Factoring polynomials is like breaking down numbers into primes, but instead, you deal with algebraic expressions. It involves expressing a polynomial as a product of simpler polynomials, known as factors. For example, from the exercise, the polynomial \(x^2 - 2x - 24\) is changed into its factors \((x - 6)(x + 4)\). Factoring allows you to simplify algebraic expressions and solve polynomial equations.

Here are some key points about factoring:

• Common Patterns: Look for patterns such as the difference of squares, perfect square trinomials, and sum or difference of cubes.
• Decomposition: Break down the middle term to find two numbers that multiply to the product of the leading coefficient and the constant term.
• Trial and Error: Sometimes, using different numbers and terms until the factors come together correctly can be useful.
• Factoring by Grouping: Involves collecting terms into groups and factoring each group.

By recognizing these patterns and techniques, you can effectively factor any polynomial, simplifying the subsequent steps in finding the LCM.

Identifying common factors in polynomials is a crucial step when finding the Least Common Multiple (LCM). Common factors refer to the elements or terms that appear in each set or expression. Finding these shared elements helps in simplifying problems, especially in tasks like finding the LCM.

Here's how you can identify common factors:

• Factor Each Polynomial: Write down the polynomials as a product of their factors. For instance, from the given polynomials \((x - 6)(x + 4)\) and \((x + 6)(x - 6)\), you can clearly see the common factor \((x - 6)\).
• Check Repeated Elements: Look for factors that appear more than once across the expressions. These are your common factors.
• Use the Common Factor for Simplification: In many mathematical operations, especially finding the LCM, the presence of common factors helps reduce redundancy.

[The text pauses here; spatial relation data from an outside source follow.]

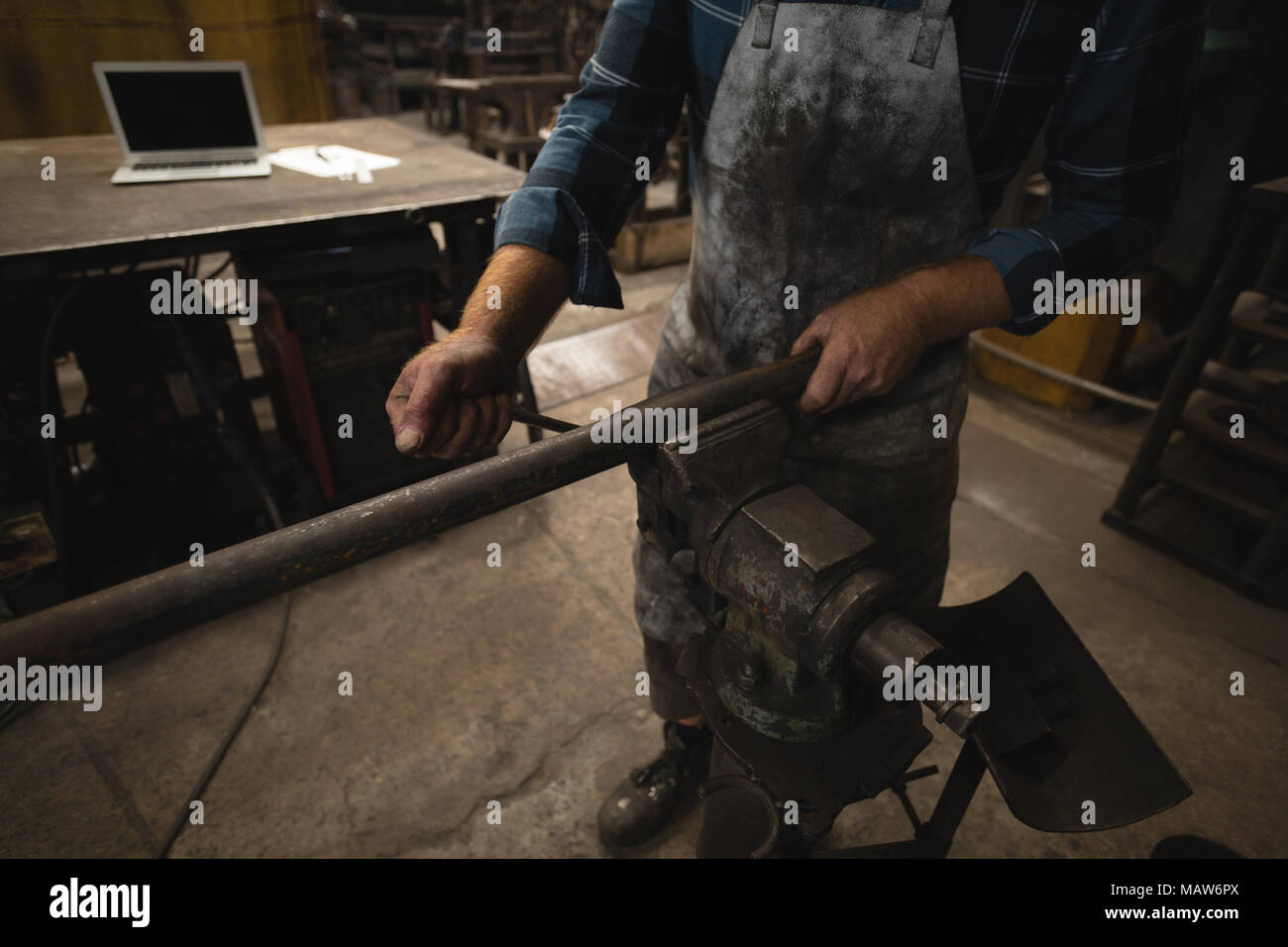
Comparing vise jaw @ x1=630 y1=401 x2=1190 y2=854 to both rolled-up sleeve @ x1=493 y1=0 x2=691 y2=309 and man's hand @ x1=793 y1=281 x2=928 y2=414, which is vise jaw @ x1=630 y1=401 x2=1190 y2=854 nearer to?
man's hand @ x1=793 y1=281 x2=928 y2=414

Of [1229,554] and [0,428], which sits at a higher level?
[0,428]

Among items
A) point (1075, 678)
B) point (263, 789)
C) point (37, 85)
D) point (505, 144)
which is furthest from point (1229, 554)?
point (37, 85)

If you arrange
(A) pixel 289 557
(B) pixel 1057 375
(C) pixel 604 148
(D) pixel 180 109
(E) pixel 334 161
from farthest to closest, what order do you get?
(B) pixel 1057 375
(E) pixel 334 161
(D) pixel 180 109
(C) pixel 604 148
(A) pixel 289 557

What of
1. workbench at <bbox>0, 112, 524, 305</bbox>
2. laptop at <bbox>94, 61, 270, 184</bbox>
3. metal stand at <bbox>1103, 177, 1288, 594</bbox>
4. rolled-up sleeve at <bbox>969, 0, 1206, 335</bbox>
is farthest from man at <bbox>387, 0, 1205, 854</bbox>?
laptop at <bbox>94, 61, 270, 184</bbox>

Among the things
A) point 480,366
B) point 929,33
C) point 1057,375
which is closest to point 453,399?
point 480,366

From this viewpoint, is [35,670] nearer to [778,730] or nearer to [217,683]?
[778,730]

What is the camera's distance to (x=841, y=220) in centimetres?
106

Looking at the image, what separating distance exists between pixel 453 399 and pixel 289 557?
1.08 ft

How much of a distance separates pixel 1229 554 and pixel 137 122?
4124 mm

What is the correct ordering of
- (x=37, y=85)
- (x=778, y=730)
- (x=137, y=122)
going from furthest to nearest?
(x=37, y=85) → (x=137, y=122) → (x=778, y=730)

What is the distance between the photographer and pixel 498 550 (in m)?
2.53

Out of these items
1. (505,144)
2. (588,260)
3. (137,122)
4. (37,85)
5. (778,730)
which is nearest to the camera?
(778,730)

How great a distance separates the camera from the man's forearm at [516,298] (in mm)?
1009

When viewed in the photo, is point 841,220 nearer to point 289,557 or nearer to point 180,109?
point 289,557
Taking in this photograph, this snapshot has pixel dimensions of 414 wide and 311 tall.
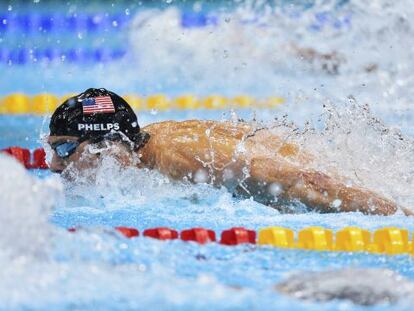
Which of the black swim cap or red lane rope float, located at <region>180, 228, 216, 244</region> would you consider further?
the black swim cap

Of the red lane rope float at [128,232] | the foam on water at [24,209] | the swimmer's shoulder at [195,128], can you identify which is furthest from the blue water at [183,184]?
the swimmer's shoulder at [195,128]

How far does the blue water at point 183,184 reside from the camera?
2051mm

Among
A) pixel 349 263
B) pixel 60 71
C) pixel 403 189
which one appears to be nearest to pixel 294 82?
pixel 60 71

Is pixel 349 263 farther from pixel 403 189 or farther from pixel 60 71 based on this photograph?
pixel 60 71

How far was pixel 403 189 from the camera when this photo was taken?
3.82 metres

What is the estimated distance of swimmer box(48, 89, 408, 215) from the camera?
345 cm

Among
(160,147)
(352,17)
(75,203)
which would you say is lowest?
(75,203)

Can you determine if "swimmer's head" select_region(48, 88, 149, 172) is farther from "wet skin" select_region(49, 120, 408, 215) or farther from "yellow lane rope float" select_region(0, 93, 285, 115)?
"yellow lane rope float" select_region(0, 93, 285, 115)

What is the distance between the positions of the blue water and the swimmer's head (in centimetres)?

Ultimately, recognizing common factors allows for efficient problem solving and streamlines processes such as combining fractions or simplifying expressions.

When calculating the LCM of two polynomials, it's essential to take the highest power of all the factors present in either polynomial. This ensures that the LCM indeed represents a common multiple that each original polynomial can divide without remainder.

Let's break down this concept:

• List All Factors: First, determine the factors for each polynomial. For example, the factors for the polynomials in our exercise are \((x-6), (x+4),\) and \((x+6)\).
• Identify the Highest Power: Among these, choose the highest power for each distinct factor. Usually, when polynomials don't have repeated powers, you write each factor once.
• Construct the LCM: Multiply these highest power factors together. The result for our polynomials is \((x-6)(x+4)(x+6)\), ensuring it encompasses all original polynomial factors at least once.

By considering the highest power of each factor, the LCM ensures coverage of all terms, making it a versatile expression for various algebraic operations.